Antidépresseurs chez l'adolescent : l'étude 329 est un cas d’école de fraude scientifique

Aude Lecrubier

Auteurs et déclarations

1er octobre 2015

Bangor, Royaume-Uni -- Blanc un jour, noir, 14 ans après... Une nouvelle analyse des données de l'étude 329 invalide les conclusions de la publication initiale, à savoir l'efficacité et l'innocuité des antidépresseurs paroxétine (Déroxat, GSK et Gé.) et imipramine (Tofranil, Amdipharm Ltd) chez les adolescents souffrant de dépression majeure [1].

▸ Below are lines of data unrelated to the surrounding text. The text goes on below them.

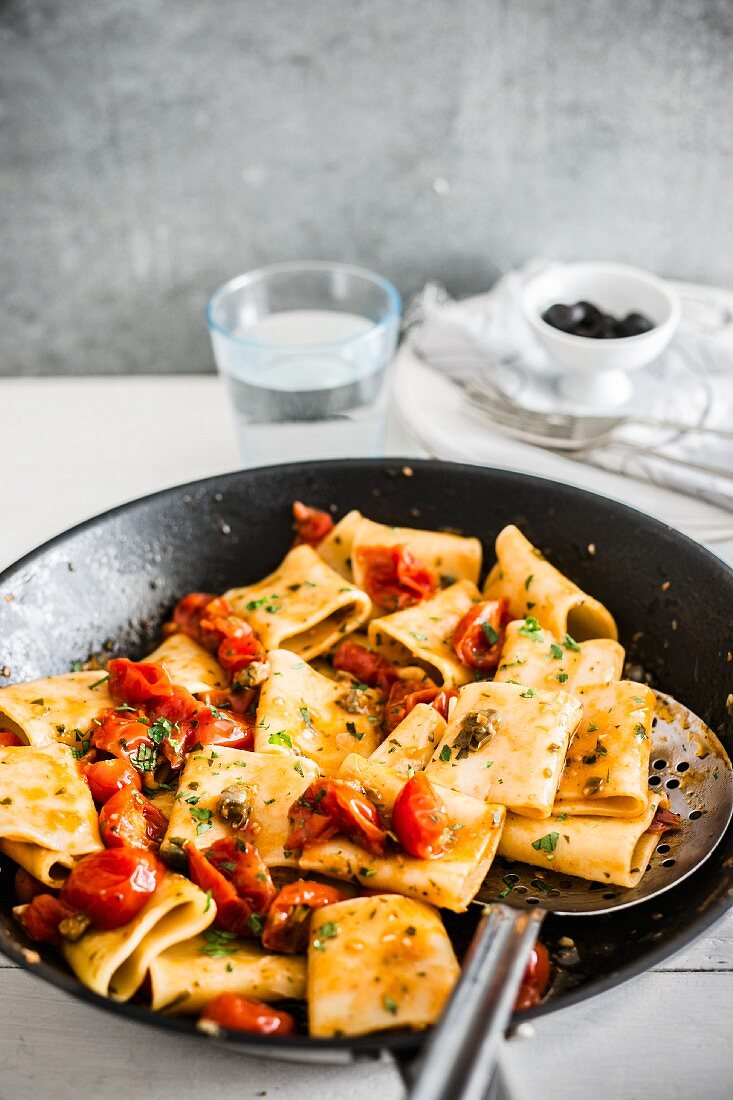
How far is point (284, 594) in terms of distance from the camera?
3.53 meters

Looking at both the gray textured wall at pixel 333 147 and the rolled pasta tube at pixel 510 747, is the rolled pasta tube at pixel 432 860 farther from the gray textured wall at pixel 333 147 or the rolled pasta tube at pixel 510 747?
the gray textured wall at pixel 333 147

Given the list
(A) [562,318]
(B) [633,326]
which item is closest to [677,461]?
(B) [633,326]

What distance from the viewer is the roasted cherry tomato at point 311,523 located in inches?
146

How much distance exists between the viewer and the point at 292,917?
2455 millimetres

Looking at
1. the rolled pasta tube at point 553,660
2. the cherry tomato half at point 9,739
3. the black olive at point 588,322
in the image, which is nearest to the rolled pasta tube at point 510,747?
the rolled pasta tube at point 553,660

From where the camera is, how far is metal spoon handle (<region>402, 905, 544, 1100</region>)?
5.72 feet

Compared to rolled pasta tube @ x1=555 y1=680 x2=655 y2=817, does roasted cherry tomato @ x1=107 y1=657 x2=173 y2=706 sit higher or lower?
lower

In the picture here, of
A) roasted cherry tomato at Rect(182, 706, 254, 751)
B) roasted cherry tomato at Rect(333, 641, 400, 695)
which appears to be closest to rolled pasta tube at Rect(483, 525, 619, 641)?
roasted cherry tomato at Rect(333, 641, 400, 695)

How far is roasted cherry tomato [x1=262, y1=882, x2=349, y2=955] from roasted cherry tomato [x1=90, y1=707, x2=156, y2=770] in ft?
2.16

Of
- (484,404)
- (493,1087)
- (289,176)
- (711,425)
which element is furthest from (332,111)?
(493,1087)

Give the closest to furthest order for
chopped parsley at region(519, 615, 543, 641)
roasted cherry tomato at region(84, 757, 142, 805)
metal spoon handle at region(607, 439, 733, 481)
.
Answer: roasted cherry tomato at region(84, 757, 142, 805) → chopped parsley at region(519, 615, 543, 641) → metal spoon handle at region(607, 439, 733, 481)

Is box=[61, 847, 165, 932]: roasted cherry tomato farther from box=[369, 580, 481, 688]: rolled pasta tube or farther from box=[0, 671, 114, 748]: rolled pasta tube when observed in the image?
box=[369, 580, 481, 688]: rolled pasta tube

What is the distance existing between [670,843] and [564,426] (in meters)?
2.06

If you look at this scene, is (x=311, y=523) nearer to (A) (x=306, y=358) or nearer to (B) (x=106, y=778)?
(A) (x=306, y=358)
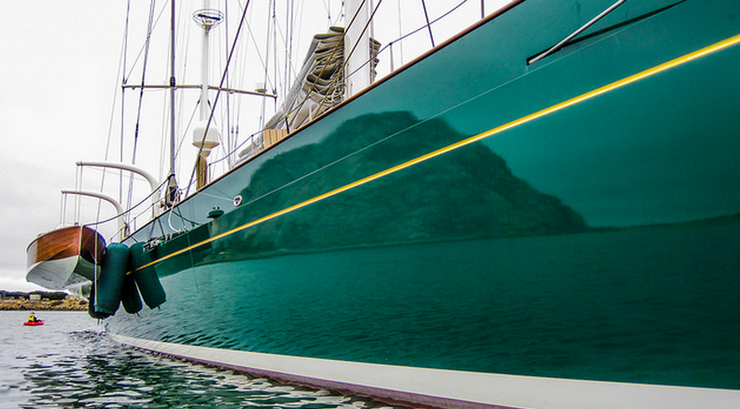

En 2001, l’étude 329, a largement contribué à promouvoir l’utilisation des antidépresseurs imipramine et paroxétine (Deroxat et Gé., GSK) dans cette population pédiatrique [2].

Quatorze ans plus tard, et après de nombreux remous, une nouvelle analyse de l’ensemble des données arrive à des conclusions diamétralement opposées, faisant peser de lourds soupçons de fraudes scientifiques sur le laboratoire GSK, qui a financé l'étude, et sur les auteurs, Martin Keller (Brown University, Etats-Unis) et coll.

Selon les auteurs de la nouvelle analyse, Joanna Le Noury (Université de Bangor, Royaume-Uni) et coll. (pour le groupe RIAT; Restoring Invisible and Abandoned Trials), dans cette population, les deux médicaments seraient non seulement inefficaces mais dangereux. Les résultats sont publiés dans le British Medical Journal (BMJ) [1].

Le RIAT
En 2013, après avoir identifié un certain nombre d'essais contrôlés randomisés « douteux », un groupe international de chercheurs a demandé aux financeurs et aux investigateurs concernés de publier les essais non publiés et de publier des versions corrigées des essais aux conclusions controversées. L'initiative a reçu le nom de «Restoring Invisible and abandoned trials (RIAT) ».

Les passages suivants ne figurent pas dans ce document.